Il est possible que pour certains des Schistes cristallins, les mouvements algonkiens se soient déjà superposés à d’autres antérieurs (discordance de l’In Kaoukan ?).
D’autre part, les Schistes cristallins plissés par les mouvements algonkiens ont sans doute été repris (la partie voisine de l’Enceinte tassilienne tout au moins) par les plissements postérieurs que nous avons décrits dans l’Enceinte tassilienne et qui ont déterminé l’allure festonnée de cette enceinte, par le découpage des régions anticlinales provoquant des avancées du Pays cristallin.
On ignore même si ces mouvements qui ont plissé l’Enceinte tassilienne n’ont pas eu une grande ampleur dans l’Ahaggar, et si cet Ahaggar ne présente pas actuellement le résultat de la mise à nu du Cristallin par décapage d’un vaste bombement d’âge alpin (?) ridé sensiblement Nord-Sud, avec tendance vers une direction Nord-Nord-Ouest-Sud-Sud-Est (les rides les plus accentuées se trouvant vers l’Ouest), par les mouvements hercyniens ou calédoniens (?) ou hercyniens et calédoniens (?) qui ont agité l’Enceinte tassilienne.
Ce dôme qui est décapé maintenant de sa couverture primaire pouvait même être une région de violents plissements primaires et les régions anticlinales de l’Enceinte tassilienne, dont nous avons esquissé les traits, ne représenteraient peut-être que les terminaisons mourantes vers le Nord des vastes rides de ce dôme qui, dans les régions ahaggariennes auraient été beaucoup plus accentuées, allant peut-être jusqu’au déversement et même à des nappes de charriage[40].

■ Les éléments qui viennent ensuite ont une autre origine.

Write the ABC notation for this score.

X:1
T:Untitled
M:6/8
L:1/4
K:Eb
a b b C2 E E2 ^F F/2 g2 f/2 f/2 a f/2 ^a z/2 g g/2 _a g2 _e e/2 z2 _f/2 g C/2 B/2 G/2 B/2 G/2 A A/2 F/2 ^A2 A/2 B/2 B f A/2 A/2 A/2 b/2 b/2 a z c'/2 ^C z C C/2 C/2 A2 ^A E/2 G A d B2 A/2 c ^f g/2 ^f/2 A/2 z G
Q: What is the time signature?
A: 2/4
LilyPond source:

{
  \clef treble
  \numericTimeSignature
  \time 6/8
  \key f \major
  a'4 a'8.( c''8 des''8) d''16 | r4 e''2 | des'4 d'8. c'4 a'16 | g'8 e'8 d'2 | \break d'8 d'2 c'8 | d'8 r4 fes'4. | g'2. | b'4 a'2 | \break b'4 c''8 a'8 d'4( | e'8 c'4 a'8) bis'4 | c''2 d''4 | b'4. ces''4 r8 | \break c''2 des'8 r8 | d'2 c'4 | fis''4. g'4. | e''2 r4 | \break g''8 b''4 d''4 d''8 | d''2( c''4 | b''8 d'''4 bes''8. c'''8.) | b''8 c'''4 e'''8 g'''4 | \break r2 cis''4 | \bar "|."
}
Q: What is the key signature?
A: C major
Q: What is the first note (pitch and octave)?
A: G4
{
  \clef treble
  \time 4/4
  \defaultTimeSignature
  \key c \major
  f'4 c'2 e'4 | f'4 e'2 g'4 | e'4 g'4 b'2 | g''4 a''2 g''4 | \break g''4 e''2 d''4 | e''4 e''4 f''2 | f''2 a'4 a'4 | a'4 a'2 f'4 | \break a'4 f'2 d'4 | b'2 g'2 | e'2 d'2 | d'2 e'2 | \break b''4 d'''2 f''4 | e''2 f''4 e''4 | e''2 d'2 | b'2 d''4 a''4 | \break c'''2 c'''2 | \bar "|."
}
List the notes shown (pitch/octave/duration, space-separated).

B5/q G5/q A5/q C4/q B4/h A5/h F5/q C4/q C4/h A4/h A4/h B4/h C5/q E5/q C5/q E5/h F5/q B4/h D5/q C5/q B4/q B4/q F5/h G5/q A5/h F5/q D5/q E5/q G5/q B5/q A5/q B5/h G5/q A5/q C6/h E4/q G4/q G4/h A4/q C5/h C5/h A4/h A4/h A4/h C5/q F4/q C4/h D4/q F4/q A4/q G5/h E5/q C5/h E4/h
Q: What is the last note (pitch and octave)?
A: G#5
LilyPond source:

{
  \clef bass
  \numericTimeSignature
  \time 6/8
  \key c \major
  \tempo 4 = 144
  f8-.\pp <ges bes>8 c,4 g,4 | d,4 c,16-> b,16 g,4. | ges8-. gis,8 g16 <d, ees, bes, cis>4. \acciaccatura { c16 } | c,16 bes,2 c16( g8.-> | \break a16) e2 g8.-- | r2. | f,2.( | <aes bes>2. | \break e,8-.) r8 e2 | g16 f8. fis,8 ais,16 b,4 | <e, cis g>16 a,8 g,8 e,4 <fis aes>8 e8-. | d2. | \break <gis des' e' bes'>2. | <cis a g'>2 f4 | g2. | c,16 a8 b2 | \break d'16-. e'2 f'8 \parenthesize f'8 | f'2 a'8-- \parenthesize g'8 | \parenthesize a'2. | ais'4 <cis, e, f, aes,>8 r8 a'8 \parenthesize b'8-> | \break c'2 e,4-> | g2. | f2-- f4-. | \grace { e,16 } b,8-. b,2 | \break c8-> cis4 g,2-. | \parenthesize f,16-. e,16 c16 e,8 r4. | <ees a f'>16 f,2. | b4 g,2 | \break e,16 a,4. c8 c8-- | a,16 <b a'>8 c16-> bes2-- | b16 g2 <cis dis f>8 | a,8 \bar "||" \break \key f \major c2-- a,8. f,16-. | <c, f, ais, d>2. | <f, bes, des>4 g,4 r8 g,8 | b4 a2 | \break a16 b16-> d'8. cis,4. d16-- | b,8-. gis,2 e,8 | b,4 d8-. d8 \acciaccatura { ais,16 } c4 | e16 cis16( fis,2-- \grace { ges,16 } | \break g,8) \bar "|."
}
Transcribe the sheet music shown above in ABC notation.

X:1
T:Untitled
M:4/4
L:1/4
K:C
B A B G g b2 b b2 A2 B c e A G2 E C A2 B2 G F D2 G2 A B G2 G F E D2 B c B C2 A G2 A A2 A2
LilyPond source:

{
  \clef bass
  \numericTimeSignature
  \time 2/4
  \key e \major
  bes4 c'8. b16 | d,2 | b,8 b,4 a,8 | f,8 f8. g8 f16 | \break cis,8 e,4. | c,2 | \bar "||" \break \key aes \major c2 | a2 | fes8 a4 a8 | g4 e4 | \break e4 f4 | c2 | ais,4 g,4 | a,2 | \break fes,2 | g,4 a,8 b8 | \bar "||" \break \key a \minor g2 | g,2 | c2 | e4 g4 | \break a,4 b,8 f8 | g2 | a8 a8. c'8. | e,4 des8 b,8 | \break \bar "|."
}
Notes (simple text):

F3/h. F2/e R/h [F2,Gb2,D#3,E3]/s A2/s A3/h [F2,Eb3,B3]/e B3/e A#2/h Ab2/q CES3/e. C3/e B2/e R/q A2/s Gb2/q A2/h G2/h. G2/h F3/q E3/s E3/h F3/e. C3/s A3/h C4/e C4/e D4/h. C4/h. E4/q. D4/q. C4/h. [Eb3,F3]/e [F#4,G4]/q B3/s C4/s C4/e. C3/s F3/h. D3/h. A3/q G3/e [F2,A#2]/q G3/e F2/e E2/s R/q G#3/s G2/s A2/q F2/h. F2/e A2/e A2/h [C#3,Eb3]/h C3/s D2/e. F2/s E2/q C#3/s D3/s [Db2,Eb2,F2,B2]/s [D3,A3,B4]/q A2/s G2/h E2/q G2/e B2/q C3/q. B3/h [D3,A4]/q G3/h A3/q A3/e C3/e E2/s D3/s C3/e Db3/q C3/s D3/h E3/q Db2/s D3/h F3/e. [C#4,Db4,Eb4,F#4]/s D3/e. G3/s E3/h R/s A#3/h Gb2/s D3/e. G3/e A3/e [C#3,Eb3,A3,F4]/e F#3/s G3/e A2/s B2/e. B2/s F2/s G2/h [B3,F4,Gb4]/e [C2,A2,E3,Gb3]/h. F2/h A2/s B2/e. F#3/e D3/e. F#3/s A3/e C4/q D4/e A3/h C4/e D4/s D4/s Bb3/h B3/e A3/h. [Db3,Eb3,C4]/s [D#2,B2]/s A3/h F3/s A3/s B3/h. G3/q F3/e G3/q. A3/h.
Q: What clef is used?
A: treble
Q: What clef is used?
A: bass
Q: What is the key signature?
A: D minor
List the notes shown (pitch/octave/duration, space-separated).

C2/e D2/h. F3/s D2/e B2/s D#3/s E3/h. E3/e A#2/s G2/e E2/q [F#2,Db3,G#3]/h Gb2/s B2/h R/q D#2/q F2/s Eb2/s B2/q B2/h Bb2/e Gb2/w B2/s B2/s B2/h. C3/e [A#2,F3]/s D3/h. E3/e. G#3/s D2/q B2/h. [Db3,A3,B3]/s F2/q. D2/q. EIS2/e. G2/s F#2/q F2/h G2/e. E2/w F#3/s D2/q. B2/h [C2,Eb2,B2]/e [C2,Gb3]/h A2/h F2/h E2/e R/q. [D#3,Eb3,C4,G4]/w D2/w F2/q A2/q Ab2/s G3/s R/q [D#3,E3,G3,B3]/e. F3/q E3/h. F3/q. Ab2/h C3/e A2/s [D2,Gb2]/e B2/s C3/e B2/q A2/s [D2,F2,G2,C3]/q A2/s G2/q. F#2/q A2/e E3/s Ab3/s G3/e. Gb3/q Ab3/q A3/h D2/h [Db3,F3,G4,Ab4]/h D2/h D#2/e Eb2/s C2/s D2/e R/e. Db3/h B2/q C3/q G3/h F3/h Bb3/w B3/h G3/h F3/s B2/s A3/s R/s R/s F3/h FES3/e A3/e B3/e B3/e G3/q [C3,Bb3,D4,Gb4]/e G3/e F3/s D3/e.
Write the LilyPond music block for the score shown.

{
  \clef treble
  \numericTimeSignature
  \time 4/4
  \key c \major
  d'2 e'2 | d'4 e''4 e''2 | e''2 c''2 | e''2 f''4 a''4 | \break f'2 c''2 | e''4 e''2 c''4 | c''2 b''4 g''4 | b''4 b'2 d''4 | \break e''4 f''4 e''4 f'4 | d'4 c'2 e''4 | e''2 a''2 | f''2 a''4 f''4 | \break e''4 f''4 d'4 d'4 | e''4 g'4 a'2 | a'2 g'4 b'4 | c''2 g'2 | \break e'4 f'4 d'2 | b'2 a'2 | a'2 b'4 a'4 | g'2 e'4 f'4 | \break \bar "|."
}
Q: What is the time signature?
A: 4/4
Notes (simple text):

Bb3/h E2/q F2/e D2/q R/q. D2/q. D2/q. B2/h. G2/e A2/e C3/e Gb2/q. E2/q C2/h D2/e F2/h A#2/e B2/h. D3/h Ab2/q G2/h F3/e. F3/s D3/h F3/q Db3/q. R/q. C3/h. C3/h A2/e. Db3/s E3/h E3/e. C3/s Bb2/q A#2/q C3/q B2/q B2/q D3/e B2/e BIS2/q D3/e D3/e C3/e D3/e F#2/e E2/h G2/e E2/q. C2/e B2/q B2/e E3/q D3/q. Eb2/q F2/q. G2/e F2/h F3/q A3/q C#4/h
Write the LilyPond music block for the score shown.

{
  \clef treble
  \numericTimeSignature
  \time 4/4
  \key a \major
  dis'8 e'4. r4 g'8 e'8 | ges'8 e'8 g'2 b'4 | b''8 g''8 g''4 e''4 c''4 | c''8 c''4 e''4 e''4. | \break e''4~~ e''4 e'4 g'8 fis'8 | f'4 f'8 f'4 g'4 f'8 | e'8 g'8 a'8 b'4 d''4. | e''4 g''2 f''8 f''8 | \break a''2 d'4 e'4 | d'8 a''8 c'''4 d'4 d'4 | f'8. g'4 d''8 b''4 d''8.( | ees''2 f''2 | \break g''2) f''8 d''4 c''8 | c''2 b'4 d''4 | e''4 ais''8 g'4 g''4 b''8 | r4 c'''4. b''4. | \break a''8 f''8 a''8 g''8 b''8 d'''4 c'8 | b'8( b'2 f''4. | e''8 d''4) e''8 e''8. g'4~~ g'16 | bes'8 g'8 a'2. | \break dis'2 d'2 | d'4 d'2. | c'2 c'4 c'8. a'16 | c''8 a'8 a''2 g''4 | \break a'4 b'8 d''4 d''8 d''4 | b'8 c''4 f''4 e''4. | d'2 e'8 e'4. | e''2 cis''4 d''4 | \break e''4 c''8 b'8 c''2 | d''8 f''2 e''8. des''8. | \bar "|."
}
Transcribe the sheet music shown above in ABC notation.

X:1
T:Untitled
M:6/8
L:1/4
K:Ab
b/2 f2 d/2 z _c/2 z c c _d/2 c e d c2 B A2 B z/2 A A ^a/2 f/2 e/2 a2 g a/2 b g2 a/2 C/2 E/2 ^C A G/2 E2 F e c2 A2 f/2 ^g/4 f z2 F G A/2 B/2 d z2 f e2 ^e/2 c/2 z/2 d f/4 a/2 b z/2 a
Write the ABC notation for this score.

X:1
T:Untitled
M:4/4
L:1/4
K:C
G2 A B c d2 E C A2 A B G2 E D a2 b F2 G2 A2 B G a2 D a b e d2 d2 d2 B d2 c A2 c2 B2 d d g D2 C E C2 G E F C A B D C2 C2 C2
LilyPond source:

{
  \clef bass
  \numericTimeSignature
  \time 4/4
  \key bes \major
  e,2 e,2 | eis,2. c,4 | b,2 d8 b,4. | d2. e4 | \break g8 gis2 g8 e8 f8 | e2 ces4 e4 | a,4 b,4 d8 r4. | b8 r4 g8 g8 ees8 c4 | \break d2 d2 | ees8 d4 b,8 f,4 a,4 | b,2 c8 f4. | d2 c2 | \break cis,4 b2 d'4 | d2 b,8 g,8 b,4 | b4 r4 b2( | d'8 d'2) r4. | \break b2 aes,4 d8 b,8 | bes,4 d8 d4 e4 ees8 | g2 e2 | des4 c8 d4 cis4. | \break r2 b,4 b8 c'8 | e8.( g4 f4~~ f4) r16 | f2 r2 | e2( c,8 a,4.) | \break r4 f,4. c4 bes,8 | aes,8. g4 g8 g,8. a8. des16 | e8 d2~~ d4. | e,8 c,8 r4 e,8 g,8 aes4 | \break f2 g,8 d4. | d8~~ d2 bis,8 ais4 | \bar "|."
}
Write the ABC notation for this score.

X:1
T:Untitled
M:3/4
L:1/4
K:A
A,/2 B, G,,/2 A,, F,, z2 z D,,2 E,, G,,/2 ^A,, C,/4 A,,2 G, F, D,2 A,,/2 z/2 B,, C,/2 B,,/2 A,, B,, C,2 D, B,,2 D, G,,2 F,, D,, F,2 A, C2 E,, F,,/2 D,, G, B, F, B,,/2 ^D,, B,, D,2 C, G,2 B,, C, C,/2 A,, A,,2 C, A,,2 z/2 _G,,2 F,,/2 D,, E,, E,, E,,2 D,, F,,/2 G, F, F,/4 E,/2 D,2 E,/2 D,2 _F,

Cette hypothèse n’a rien d’impossible :
L’Enceinte tassilienne avec son pendage vers la périphérie se présente bien comme les bords d’un vaste bombement arasé et sa disposition en guirlandes paraît bien être le résultat du décapage d’un dôme plissé de rides sub-méridiennes (avec une tendance vers une direction Nord-Nord-Ouest-Sud-Sud-Est).